Document segment ->

• • •

Unfortunately, she also implies that “substance abuse and mental health issues” are the causes of homelessness. Recent studies disagree, saying the problem is predominantly poverty. 

Rents have been rising faster than incomes, and a monthly rental subsidy of $300 – $500 would keep most of the homeless off the street. Homeless advocates say homelessness itself creates a kind of PTSD, so just providing rent subsidies, never mind rent control, would cure a lot of the resulting mental illnesses.

Saying the homeless are crazy or addicted is a distraction. Building a billion-dollar expansion to County Jail—something Sacramento County is considering—is similarly misguided. Poverty isn’t a crime. County resources are best spent addressing the problem, not the symptoms.

In a similar vein, recent headlines announce Theft Just Keeps Getting Worse for Dollar Tree. This is even true internationally: Shoplifting in England and Wales has surged to an all-time high, with nearly half a million cases reported over the past 12 months.

That first headline means the public is poor enough that they’re stealing what could be bought for a dollar or less. Not too long ago, the Federal Reserve announced that 40 percent of the US population can’t afford a $400 emergency, 60 percent of wage earners live check to check, and 65 percent of seniors have only Social Security and Medicare to fund their retirement.

Poverty is everywhere and a real problem. Denial will not make it go away. The pseudo-solutions include blaming immigrants, applying belt-tightening austerity, and increasing policing and incarceration.

Police, who regularly roust the homeless and destroy their meager belongings, aren’t much of a solution. They aren’t even that helpful in preventing crimes. They solved 13.2 percent in California in 2022. 

Poverty is at the core of our problems, and putting people in cages only makes them poorer. Sixty to 80 percent of Sacramento County Jail inmates are not convicted of anything except being too poor to afford bail. And you can bet being incarcerated and absent from a job that doesn’t pay well enough to afford bail would mean losing even that job.

One of the assumptions backing up these distractions is the notion that wealth and poverty are always deserved. That may be true to some extent, but certainly not always. 

A relative who worked in philanthropy and met a lot of the “deservedly” wealthy told me that 90 percent of them were born on third base, yet they all want to act like they hit a triple. 

Most people are born into circumstances they don’t deserve, and punishing them for unfortunate, systemic problems is both cruel and unfortunately, usual.

The question we need to answer as a society is whether we want to have widespread poverty-induced criminality just so we can fund more police and jails. 

Never mind that the increase in petty thievery, disease, and misery would become widespread, and widespread distrust of our fellow countrymen would produce more misery and disease than we can currently imagine.

• • •

Record set ->
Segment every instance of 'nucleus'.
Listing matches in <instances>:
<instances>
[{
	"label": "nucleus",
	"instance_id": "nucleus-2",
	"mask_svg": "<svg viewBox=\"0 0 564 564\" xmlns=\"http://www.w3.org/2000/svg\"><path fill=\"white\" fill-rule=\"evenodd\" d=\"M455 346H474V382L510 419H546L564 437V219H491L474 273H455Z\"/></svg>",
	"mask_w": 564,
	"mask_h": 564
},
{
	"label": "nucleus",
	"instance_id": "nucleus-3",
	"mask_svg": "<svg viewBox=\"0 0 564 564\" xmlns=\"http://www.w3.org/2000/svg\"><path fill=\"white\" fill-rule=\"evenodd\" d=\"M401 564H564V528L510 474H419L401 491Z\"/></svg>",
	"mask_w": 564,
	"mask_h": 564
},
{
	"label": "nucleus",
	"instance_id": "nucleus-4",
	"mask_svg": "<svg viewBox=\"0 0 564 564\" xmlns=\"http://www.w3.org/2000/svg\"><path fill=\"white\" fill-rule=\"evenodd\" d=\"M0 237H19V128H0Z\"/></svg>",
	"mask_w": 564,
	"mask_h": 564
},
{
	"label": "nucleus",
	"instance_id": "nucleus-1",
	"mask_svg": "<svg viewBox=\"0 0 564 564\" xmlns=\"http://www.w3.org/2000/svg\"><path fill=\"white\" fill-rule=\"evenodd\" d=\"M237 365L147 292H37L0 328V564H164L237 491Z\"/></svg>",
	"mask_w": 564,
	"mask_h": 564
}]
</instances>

• • •

Exercise 1 -> List every pseudo-solution to poverty that the commentary on poverty names.
Exercise 2 ->
Answer these from the commentary on poverty:
(a) What monthly rental subsidy would keep most of the homeless off the street?
(b) What percentage of crimes did police solve in California in 2022?
(c) What share of Sacramento County Jail inmates are not convicted of anything except being too poor to afford bail?
Exercise 3 -> Return the stretch of the commentary on poverty from "Poverty is everywhere" through "policing and incarceration.", copied word for word.

Task solution 1 ->
- Blaming immigrants
- Applying belt-tightening austerity
- Increasing policing and incarceration

Task solution 2 ->
(a) A subsidy of $300 to $500 a month.
(b) 13.2 percent.
(c) Sixty to 80 percent.

Task solution 3 ->
Poverty is everywhere and a real problem. Denial will not make it go away. The pseudo-solutions include blaming immigrants, applying belt-tightening austerity, and increasing policing and incarceration.